--- Data listing Enclosed Below ---
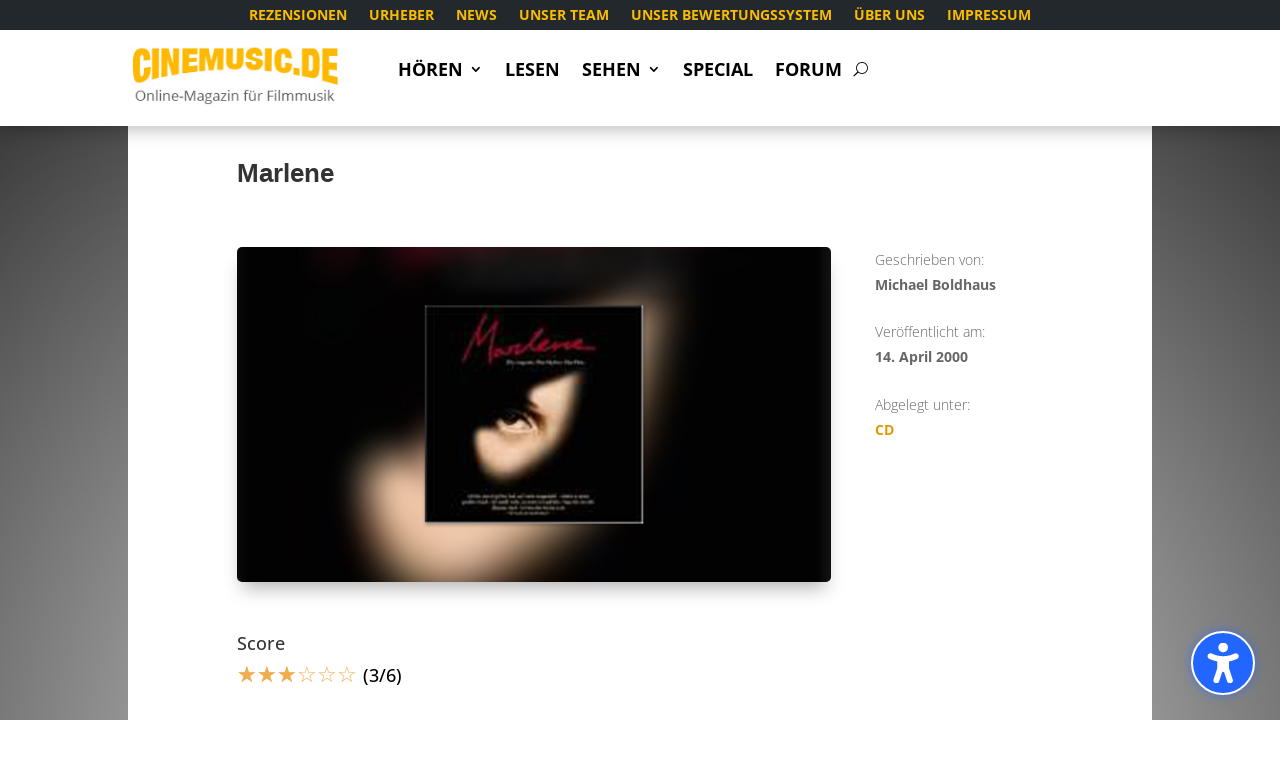

--- FILE ---
content_type: text/css; charset=utf-8
request_url: https://cinemusic.de/wp-content/themes/divi-child/style.css?ver=4.27.4
body_size: 31
content:
/*
 Theme Name:     Divi Child
 Theme URI:      https://www.elegantthemes.com/gallery/divi/
 Description:    Divi Child Theme
 Author:         Patrick Moeller
 Author URI:     https://patmo.de
 Template:       Divi
 Version:        1.0.0
*/
 
 
/* =Theme customization starts here
------------------------------------------------------- */

--- FILE ---
content_type: text/javascript; charset=utf-8
request_url: https://cinemusic.de/wp-content/plugins/divi-pixel/dist/public/js/CollapseSubmenu.min.js?ver=2.46.1
body_size: 756
content:
!function l(n,a,o){function s(t,e){if(!a[t]){if(!n[t]){var i="function"==typeof require&&require;if(!e&&i)return i(t,!0);if(u)return u(t,!0);throw(e=new Error("Cannot find module '"+t+"'")).code="MODULE_NOT_FOUND",e}i=a[t]={exports:{}},n[t][0].call(i.exports,function(e){return s(n[t][1][e]||e)},i,i.exports,l,n,a,o)}return a[t].exports}for(var u="function"==typeof require&&require,e=0;e<o.length;e++)s(o[e]);return s}({1:[function(e,t,i){jQuery(document).ready(function(o){function s(e){e.toggleClass("dipi-collapse-menu"),($submenu=e.next("ul")).hasClass("dipi-collapse-closed")&&($submenu.removeClass("dipi-collapse-closed").addClass("dipi-collapse-animating"),setTimeout(function(){$submenu.addClass("dipi-collapse-opened"),$submenu.removeClass("dipi-collapse-closed")},0),setTimeout(function(){$submenu.removeClass("dipi-collapse-animating")},800)),$submenu.hasClass("dipi-collapse-opened")&&($submenu.removeClass("dipi-collapse-opened").addClass("dipi-collapse-animating"),setTimeout(function(){$submenu.addClass("dipi-collapse-closed")},0),setTimeout(function(){$submenu.removeClass("dipi-collapse-animating")},800))}o("#main-header .mobile_menu_bar, .et-l--header .mobile_menu_bar").click(function(){o("#main-header .et_mobile_menu li ul").removeClass("dipi-collapse-opened"),o("#main-header .et_mobile_menu li ul").addClass("dipi-collapse-closed"),o("#main-header .et_mobile_menu li ul").prev("a").removeClass("dipi-collapse-menu"),o(".et-l--header .et_mobile_menu li ul").removeClass("dipi-collapse-opened"),o(".et-l--header .et_mobile_menu li ul").addClass("dipi-collapse-closed"),o(".et-l--header .et_mobile_menu li ul").prev("a").removeClass("dipi-collapse-menu")}),o("#main-header .et_mobile_menu li ul").prev("a").off("click"),document.addEventListener("click",function(e){var t,i,l,n,a;e.target.matches(".et_mobile_menu li.menu-item-has-children > a")&&(o("#main-header .et_mobile_menu").attr("style","display: block !important"),t=o((e=e).target),"1"===dipi_CollapseSubmenu_data.collapse_submenu_prevent_parent_opening||(n=window.getComputedStyle(e.target,":before"),l=window.getComputedStyle(e.target,":after"),i=Math.max(parseInt(n.right),parseInt(l.right)),a=Math.max(parseInt(n.width),parseInt(l.width)),n=Math.max(parseInt(n.marginRight),parseInt(l.marginRight)),l=Math.min(2*n+a+i,50),n=e.target.getBoundingClientRect(),a=e.clientX-n.left,n.width-l<a))&&(e.preventDefault(),s(t))},!0),function e(){o(".et-l--header").length<1||o(".et-l--header .et_pb_menu").length<1&&o(".et-l--header .et_pb_menu__menu").length<1||(o(".et-l--header .et_mobile_menu").length<1&&setTimeout(function(){e()},100),o(".et-l--header .et_mobile_menu li ul").prev("a").off("click").on("click",function(e){o(e).closest(".et-l--header .et_mobile_menu").attr("style","display: block !important")}))}()})},{}]},{},[1]);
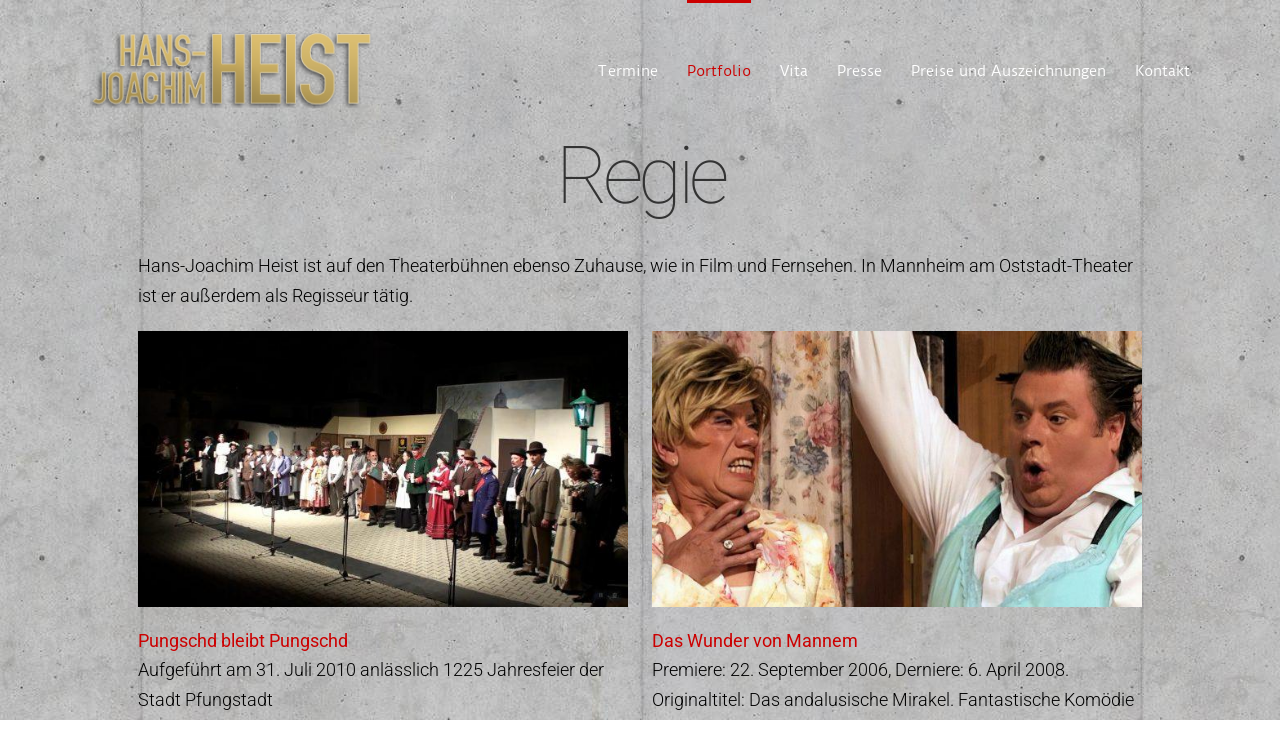

--- FILE ---
content_type: text/css
request_url: https://hajoheist.de/wp-content/themes/hajo-heist/style.css?ver=6.9
body_size: 4992
content:
/*
Theme Name: Hajo Heist 20211
Description: Child theme for Avada theme
Author: ThemeFusion
Author URI: https://theme-fusion.com
Template: Avada
Version: 1.0.0
Text Domain: Avada
*/

/* =========================================================
   TERMINTABELLE
   Grid-basiert, float-frei, konfliktarm
   Desktop: 3 Spalten
   Mobile: gestapelt
   ========================================================= */

/* ---------- BASIS ---------- */

.termintabelle {
	display: grid;
	grid-template-columns: 180px 1fr auto;
	grid-template-areas: "date content button";
	gap: 10px 25px;
	padding: 25px;
	margin-bottom: 20px;
	color: black;
	border-bottom: 1px dashed black;
	font-family: 'Roboto';
    font-weight: 800;
}

/* ---------- ROLLEN ---------- */

.t1 { grid-area: date; }

/* ---------- GRID POSITIONING ---------- */

.t1 {
	grid-column: 1;
}

.t3,
.t2,
.t5 {
	grid-column: 2;
}

.t4 {
	grid-column: 3;
	align-self: start;
}

.t4 {
	grid-area: button;
	align-self: start;
}

/* ---------- TYPO ---------- */

.t1 {
	font-size: 16px;
	white-space: nowrap;
}

.t3 {
	font-size: 30px;
	font-weight: 700;
	line-height: 1.2;
	margin-bottom: 6px;
}

.t2 {
	font-size: 16px;
	opacity: 0.9;
	margin-bottom: 6px;
}

.t5 {
	font-size: 15px;
	line-height: 1.4;
}

.t5 span {
	display: inline-block;
	max-width: 70%;
}

/* ---------- INLINE META ---------- */

span.day,
span.time {
	display: inline;
}

span.time {
	margin-left: 10px;
}

span.location:before {
	content: ", ";
}

span:empty,
strong:empty,
span strong span:empty {
	display: none;
}

/* ---------- BUTTON ---------- */

.jl-button {
	padding: 7px 14px;
	text-align: center;
}

/* ---------- STATUS VARIANTEN ---------- */

.abgesagt .jl-button {
	background-color: rgba(0,0,0,.5);
}
.abgesagt .jl-button:before {
	content: "Abgesagt";
}

.ausverkauft .jl-button {
	background-color: red;
}
.ausverkauft .jl-button:before {
	content: "Ausverkauft";
}

.info .jl-button,
.radio .jl-button,
.buehne .jl-button {
	background-color: #65bc7b;
	color: white;
}
.info .jl-button:before,
.radio .jl-button:before,
.buehne .jl-button:before {
	content: "Tickets / Info";
}

/* ---------- HOME-SPECIAL ---------- */

.home .termintabelle {
	background-color: transparent;
	color: black;
}

/* ---------- MOBILE ---------- */

@media (max-width: 768px) {

	.termintabelle {
		grid-template-columns: 1fr;
		grid-template-areas:
			"date"
			"content"
			"button";
		text-align: center;
	}

	.t3 {
		font-size: 26px;
	}

	.t4 {
		justify-self: center;
	}

	.t5 span {
		max-width: 100%;
	}
}

/* =========================================================
   AVADA & GLOBALE MODS
   ========================================================= */

/* ---------- GENERIC HELPERS ---------- */

.gr-stretch img {
	width: 100% !important;
	height: auto;
}

.gr-ul-flow ul li {
	display: inline;
}

/* ---------- BUTTON OVERRIDES ---------- */

a div.jl.fusion-button.button-flat.fusion-button-default-size.button-default.button-1.fusion-button-default-span.fusion-button-default-type:before {
	content: 'Tickets/Info';
	font-size: 21px;
}

/* ---------- LISTS & DEFINITION LISTS ---------- */

dl dl {
	page-break-inside: avoid;
}

dt,
dd {
	display: initial;
	margin: 0;
	padding: 0;
}

dt,
dt:after,
dl dd:before {
	font-weight: bolder;
}

dl dd::after {
	content: ' ';
	display: block;
}

dl dl dd::after {
	content: ': ';
	display: block;
}

dt h3 {
	margin: 25px 0 0;
}

ul {
	padding: 0;
}

li {
	list-style-type: none;
}

/* ---------- AVADA COMPONENT TWEAKS ---------- */

.fusion-carousel-border .fusion-image-wrapper {
	border: none;
}

h2 ul {
	margin-top: 0;
}

.fusion-testimonials.clean blockquote q,
.fusion-testimonials blockquote q,
.fusion-testimonials blockquote q p {
	font-style: normal;
	letter-spacing: 0;
}

.fusion-testimonials.clean .author {
	letter-spacing: unset;
	background-color: rgba(0,0,0,0.5);
	margin: 0;
	padding: 35px;
}

/* ---------- NAV / HEADER ---------- */

li.fusion-mobile-current-nav-item a {
	background-color: #c5aa61;
	width: 120%;
	margin: 0 auto;
	left: -10%;
	position: relative;
	padding: 8px 0;
	color: black;
}

.fusion-logo img {
	width: auto;
	max-width: 92%;
	padding-top: 2px;
}

/* ---------- PORTFOLIO / CAROUSEL ---------- */

.avada_portfolio-template-default .single .fusion-separator {
	margin: 30px 0 25px !important;
}

.page-id-444 .fusion-imageframe img {
	padding-bottom: 25px !important;
}

h4.fusion-carousel-title a {
	color: black;
}

div.fusion-carousel-meta a {
	color: #cc0000 !important;
}

.fusion-carousel .fusion-carousel-nav .fusion-nav-next,
.fusion-carousel .fusion-carousel-nav .fusion-nav-prev {
	color: #cc0000 !important;
}

div.fusion-carousel-nav span.fusion-nav-prev,
div.fusion-carousel-nav span.fusion-nav-next {
	top: 35% !important;
}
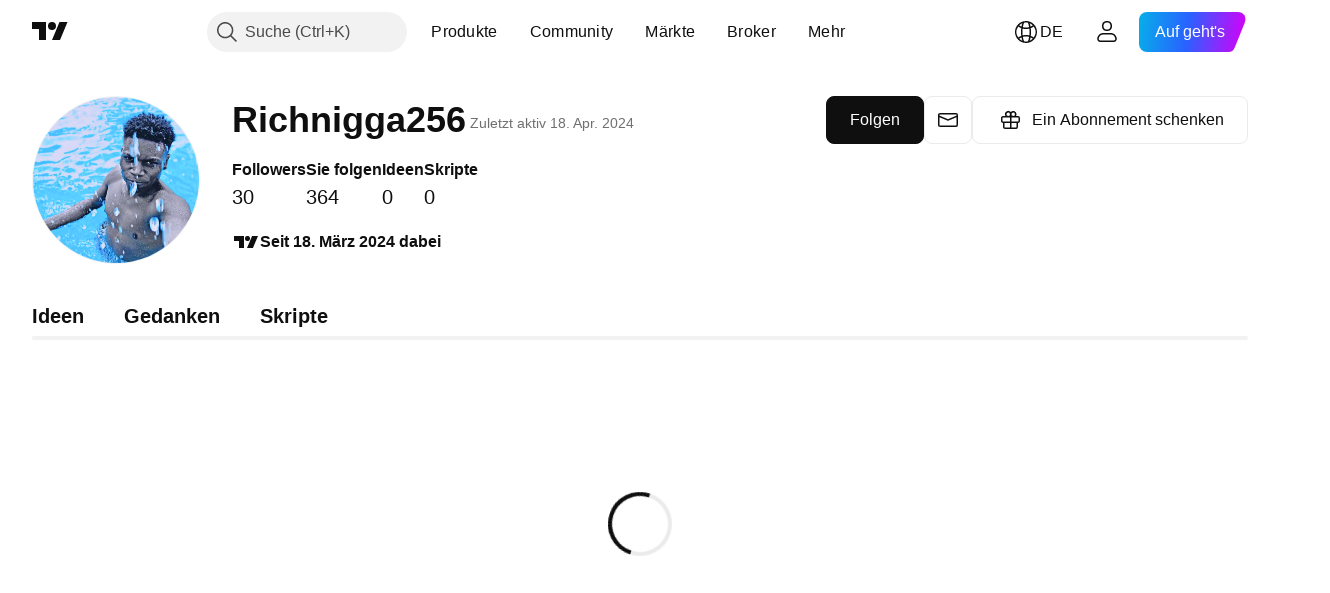

--- FILE ---
content_type: application/javascript; charset=utf-8
request_url: https://static.tradingview.com/static/bundles/de.63238.8380bd8226a7bcc01d90.js
body_size: 1089
content:
(self.webpackChunktradingview=self.webpackChunktradingview||[]).push([[63238,12655,94947,26655],{396519:e=>{e.exports=["Erforschen"]},141547:e=>{e.exports=["Paid Space erstellen"]},285659:e=>{e.exports=["Einstellungen und Abrechnung"]},384599:e=>{e.exports=["Entwurf"]},507686:e=>{e.exports=["Wird geprüft"]},336188:e=>{e.exports={en:["Live"]}},877178:e=>{e.exports=["Sie folgen"]},421358:e=>{e.exports=["Auch bei"]},76901:e=>{e.exports=["Fehler"]},584092:e=>{e.exports=["{username} auf {social}"]},124050:e=>{e.exports=["Webseite von {username}"]},30933:e=>{e.exports=["Abbrechen"]},907492:e=>{e.exports=["Dem Partnerprogramm beitreten"]},535534:e=>{e.exports={en:["Broker"]}},310287:e=>{e.exports=["Börse"]},957185:e=>{e.exports=["Ok"]},19845:e=>{e.exports=["Ok"]},722992:e=>{e.exports=["Folgen"]},917101:e=>{e.exports=["Sie folgen"]},405279:e=>{e.exports=["Die Verbindung kann nicht hergestellt werden"]},530576:e=>{e.exports=["Die Verbindung kann nicht hergestellt werden."]},743563:e=>{e.exports=["Abbrechen"]},559177:e=>{e.exports=["Über mich"]},885586:e=>{e.exports=["Zum Paid Space"]},534359:e=>{e.exports=["Ein Abonnement schenken"]},383906:e=>{e.exports=["Überprüfen Sie Ihre Angaben und versuchen Sie es erneut."]},900961:e=>{e.exports={en:["Followers"]}},966475:e=>{e.exports={en:["Featured"]}},90722:e=>{e.exports=["Hm, es hat nicht funktioniert."]},679031:e=>{e.exports=["Ideen"]},731055:e=>{e.exports=["Treten Sie dem Partnerprogramm bei, um ein Paid Space zu erstellen"]},581439:e=>{e.exports=["Seit {joinedDate} dabei"]},59519:e=>{e.exports=["Sie werden anderen Nutzern erneut folgen können, nachdem die Sperre aufgehoben wurde. Unser Moderator hat Sie über die Dauer und den Grund für die Sperre in einer diesbezüglichen Nachricht informiert."]},903276:e=>{e.exports={en:["Online"]}},751526:e=>{e.exports=["Nur die Mitglieder des TradingView-Partnerprogramms können ein Paid Space erstellen."]},89601:e=>{e.exports=["Ups! Wir konnten Ihre Änderungen nicht speichern. Überprüfen Sie bitte Ihre Internetverbindung."]},540885:e=>{e.exports=["Sieht aus, als hätte das nicht funktioniert. Versuchen wir es noch einmal."]},252855:e=>{e.exports=["Zuletzt aktiv {date/}"]},394947:e=>{e.exports=["Mehr"]},102086:e=>{e.exports=["Nachricht"]},303726:e=>{e.exports=["Gedanken"]},612655:e=>{e.exports=["Speichern"]},405948:e=>{e.exports=["Skripte"]},887734:e=>{e.exports=['Paid Space "{name}" wurde gelöscht']},326378:e=>{e.exports=["Überprüfen Sie bitte Ihre Internetverbindung und versuchen Sie es erneut."]},827316:e=>{e.exports=["Die Veröffentlichungen konnten nicht geladen werden"]},89767:e=>{e.exports={en:["Q1"]}},948923:e=>{e.exports={en:["Q2"]}},367935:e=>{e.exports={en:["Q3"]}},175507:e=>{e.exports={en:["Q4"]}},825807:e=>{e.exports=["Erneut laden"]},402833:e=>{e.exports=["Schreiben Sie eine kurze Bio"]},589356:e=>{e.exports=["Erzählen Sie uns von sich"]},147483:e=>{e.exports=["Ups! Etwas ist schiefgegangen. Können Sie es bitte erneut versuchen?"]},879185:e=>{e.exports=["Sie können niemandem folgen, während Sie gesperrt sind"]},49036:e=>{
e.exports=["reCAPTCHA check fehlgeschlagen. Bitte versuchen Sie es erneut"]}}]);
--- End of Enclosed Data listing ---
• **The task**:
Please transcribe only the lines in the records above running from the line that has "page-break-inside: avoid;" through the line that has "margin-top: 0;", both included, exactly as they appear.

• **The answer**:
	page-break-inside: avoid;
}

dt,
dd {
	display: initial;
	margin: 0;
	padding: 0;
}

dt,
dt:after,
dl dd:before {
	font-weight: bolder;
}

dl dd::after {
	content: ' ';
	display: block;
}

dl dl dd::after {
	content: ': ';
	display: block;
}

dt h3 {
	margin: 25px 0 0;
}

ul {
	padding: 0;
}

li {
	list-style-type: none;
}

/* ---------- AVADA COMPONENT TWEAKS ---------- */

.fusion-carousel-border .fusion-image-wrapper {
	border: none;
}

h2 ul {
	margin-top: 0;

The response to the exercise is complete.